Coroner's investigators in Michigan ruled Cornell's death a suicide by hanging. Tests showed the presence of lorazepam, better known by its brand name Ativan, in Cornell's system along with barbiturates and the anti-opioid drug naloxone, but did not cite them as a factor in his death.
The lawsuit said Koblin and his Beverly Hills, California, office “negligently and repeatedly” prescribed “dangerous mind-altering controlled substances to Chris Cornell which impaired Mr. Cornell’s cognition, clouded his judgment, and caused him to engage in dangerous impulsive behaviors that he was unable to control, costing him his life.”
The lawsuit said the doctor did this knowing Cornell had a serious history of substance abuse.
In court documents responding to the lawsuit, Koblin and his attorney denied any wrongdoing or responsibility for Cornell's death.
Emails seeking comment sent Thursday night to attorneys for both sides were not immediately returned.
“After years of litigation and settlement negotiations, Plaintiffs and Defendants ... have reached a confidential settlement agreement to resolve all claims,” the Cornell family attorneys said in the April 2 court filing.
The document said essential to the compromise was the agreement to minimize publicity and keep the terms confidential.
The case has “received significant media coverage and attention from fans of Mr. Cornell and allies of Plaintiffs," the court filing says. ”Unfortunately, as with many celebrity cases, this action has also attracted the attention of troubled individuals who have harassed Plaintiffs, including by threatening the life and safety of Plaintiffs Toni Cornell and Christopher Nicholas Cornell."
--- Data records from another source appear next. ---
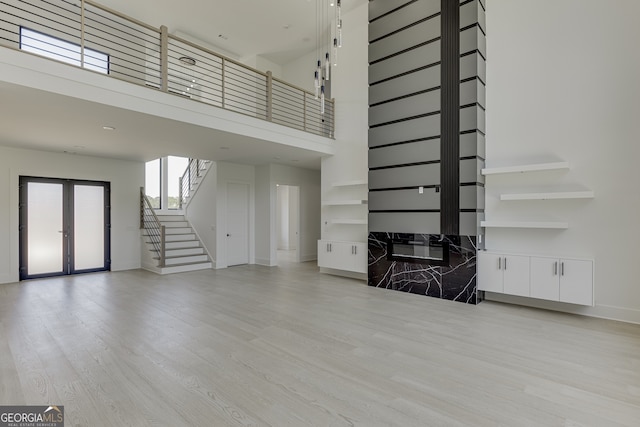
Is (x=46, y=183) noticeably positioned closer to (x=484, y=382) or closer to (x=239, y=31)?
(x=239, y=31)

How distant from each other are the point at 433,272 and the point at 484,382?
9.98 ft

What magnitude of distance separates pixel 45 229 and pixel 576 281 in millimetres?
10299

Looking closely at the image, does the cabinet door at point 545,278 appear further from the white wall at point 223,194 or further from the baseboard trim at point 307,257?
the white wall at point 223,194

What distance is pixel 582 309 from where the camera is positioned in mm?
4770

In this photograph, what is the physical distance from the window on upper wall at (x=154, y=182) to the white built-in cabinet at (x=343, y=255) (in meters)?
6.79

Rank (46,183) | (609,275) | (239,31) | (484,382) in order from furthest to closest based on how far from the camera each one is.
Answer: (239,31), (46,183), (609,275), (484,382)

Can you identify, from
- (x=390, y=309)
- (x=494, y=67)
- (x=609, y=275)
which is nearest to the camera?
(x=609, y=275)

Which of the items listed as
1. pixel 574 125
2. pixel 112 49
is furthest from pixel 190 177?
pixel 574 125

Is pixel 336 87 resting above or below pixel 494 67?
above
A judge must still approve the parts of the settlement that involve the children, who are both minors, and the documents say the lawsuit will proceed toward trial if that doesn't happen.
Cornell’s wailing voice and his long-haired, shirtless stage presence made him an essential figure in the grunge rock of the 1990s. Soundgarden was among the first groups to surge to national attention in a wave that later included Nirvana, Pearl Jam and Alice in Chains.